● PROBLEM TO SOLVE:
For each record below, retype the text exactly and omit any image.

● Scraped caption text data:
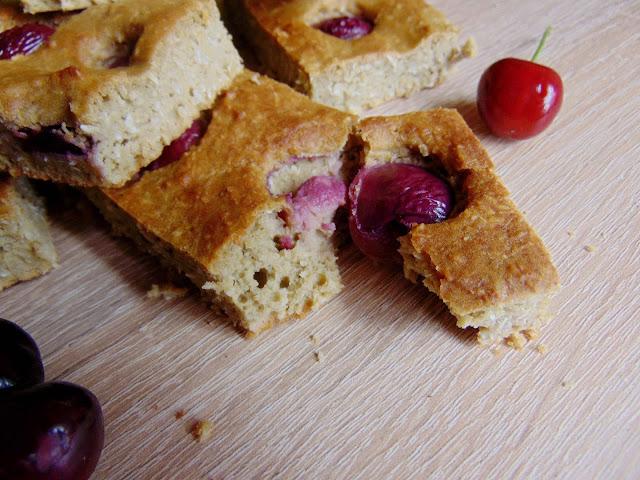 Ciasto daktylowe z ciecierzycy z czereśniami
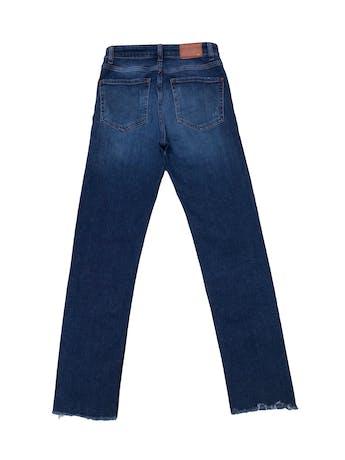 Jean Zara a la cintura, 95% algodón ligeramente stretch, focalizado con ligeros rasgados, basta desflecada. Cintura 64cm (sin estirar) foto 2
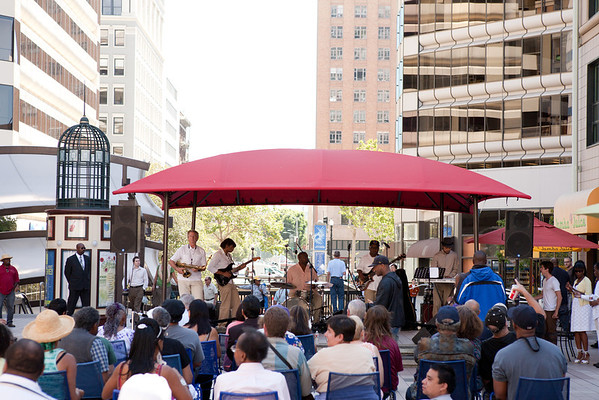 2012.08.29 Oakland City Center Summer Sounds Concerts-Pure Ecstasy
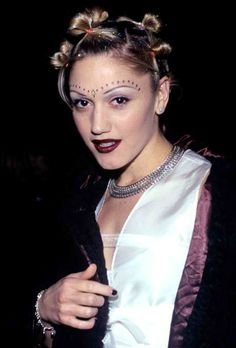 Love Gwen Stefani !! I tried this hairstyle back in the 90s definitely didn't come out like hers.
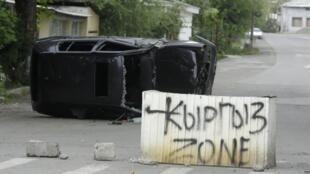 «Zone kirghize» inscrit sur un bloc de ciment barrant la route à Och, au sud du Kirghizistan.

● ANSWER AREA:
 Ciasto daktylowe z ciecierzycy z czereśniami
 Jean Zara a la cintura, 95% algodón ligeramente stretch, focalizado con ligeros rasgados, basta desflecada. Cintura 64cm (sin estirar) foto 2
 2012.08.29 Oakland City Center Summer Sounds Concerts-Pure Ecstasy
 Love Gwen Stefani !! I tried this hairstyle back in the 90s definitely didn't come out like hers.
 «Zone kirghize» inscrit sur un bloc de ciment barrant la route à Och, au sud du Kirghizistan.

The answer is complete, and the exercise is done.